Currently, both enclosures show a red F, even though none of the sub-components have a red F. Both enclosures have some empty slots (though none of the slots are ACTUALLY empty on the fibre channel enclosure; 2 of them are falsely reporting they are empty because they contain suspect drives), so maybe the gray E on the disk makes the enclosure report a red F?
This is a CX3-10C with 2 DAE3P enclosures.
We checked the slots with known good disks before and they seemed to work fine, so I don't think it's the slots.
Where is it that I check the flare version?
kelleg
4.5K Posts
0
June 19th, 2014 14:00
In Navisphere, right click on the Array icon and select Properties, then select the Software tab. The Flare Operating-Environment will display the flare version running on the array. It should be something like 03.26.020.005.025. The Major Version is the second number - in this case it's version 26. The third number will be the model number 020 is the CX3-20. The 4th number is the release - 005 means it's released and the last number is the update number (patch level) - 025.
glen
dwoo1
3 Posts
0
June 20th, 2014 04:00
It is 03.26.010.5.020
kelleg
4.5K Posts
0
June 24th, 2014 09:00
The most current flare is 03.26.010.5.032 - you might want to consider upgrading. I would suggest restarting the Management Server on both SPA and SPB - sometimes the GUI interface gets confused. See brn_lewisk inHow to restart the Management Server
See if the display clears up after the restart.
You could also use the CLI commands to get the status for each disk:
naviseccli -h IP_Address_SPx getdisk X_X_X where X_X_X is Bus_Enclosure_Slot - ie. 0_0_0 is the Bus 0 Enc 0 disk 0
glen
1 Attachment
All_CLARiiON_Disk_and_FLARE_OE_Matrices.pdf
lalvaradoh
12 Posts
0
January 27th, 2016 14:00
Hello all.

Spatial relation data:
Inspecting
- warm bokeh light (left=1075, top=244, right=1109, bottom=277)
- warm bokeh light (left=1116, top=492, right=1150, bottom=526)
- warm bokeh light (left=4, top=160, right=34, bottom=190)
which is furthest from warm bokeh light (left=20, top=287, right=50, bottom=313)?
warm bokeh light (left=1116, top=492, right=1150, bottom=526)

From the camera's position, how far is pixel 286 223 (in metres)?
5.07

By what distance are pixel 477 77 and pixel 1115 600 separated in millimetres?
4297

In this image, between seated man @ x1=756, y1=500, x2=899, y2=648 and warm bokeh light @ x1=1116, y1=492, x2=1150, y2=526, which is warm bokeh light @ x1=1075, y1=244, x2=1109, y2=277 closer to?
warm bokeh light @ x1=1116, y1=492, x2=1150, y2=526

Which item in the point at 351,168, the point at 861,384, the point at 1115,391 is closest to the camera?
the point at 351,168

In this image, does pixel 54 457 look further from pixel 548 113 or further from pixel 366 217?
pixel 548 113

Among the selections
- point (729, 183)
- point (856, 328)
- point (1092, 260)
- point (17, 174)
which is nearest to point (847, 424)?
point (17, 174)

TASK REQUIREMENTS> Reproduce the forum thread about the CX3 array enclosures word for word, from its first line to its last.

RESULT OF THIS EXERCISE>
Currently, both enclosures show a red F, even though none of the sub-components have a red F. Both enclosures have some empty slots (though none of the slots are ACTUALLY empty on the fibre channel enclosure; 2 of them are falsely reporting they are empty because they contain suspect drives), so maybe the gray E on the disk makes the enclosure report a red F?
This is a CX3-10C with 2 DAE3P enclosures.
We checked the slots with known good disks before and they seemed to work fine, so I don't think it's the slots.
Where is it that I check the flare version?
kelleg
4.5K Posts
0
June 19th, 2014 14:00
In Navisphere, right click on the Array icon and select Properties, then select the Software tab. The Flare Operating-Environment will display the flare version running on the array. It should be something like 03.26.020.005.025. The Major Version is the second number - in this case it's version 26. The third number will be the model number 020 is the CX3-20. The 4th number is the release - 005 means it's released and the last number is the update number (patch level) - 025.
glen
dwoo1
3 Posts
0
June 20th, 2014 04:00
It is 03.26.010.5.020
kelleg
4.5K Posts
0
June 24th, 2014 09:00
The most current flare is 03.26.010.5.032 - you might want to consider upgrading. I would suggest restarting the Management Server on both SPA and SPB - sometimes the GUI interface gets confused. See brn_lewisk inHow to restart the Management Server
See if the display clears up after the restart.
You could also use the CLI commands to get the status for each disk:
naviseccli -h IP_Address_SPx getdisk X_X_X where X_X_X is Bus_Enclosure_Slot - ie. 0_0_0 is the Bus 0 Enc 0 disk 0
glen
1 Attachment
All_CLARiiON_Disk_and_FLARE_OE_Matrices.pdf
lalvaradoh
12 Posts
0
January 27th, 2016 14:00
Hello all.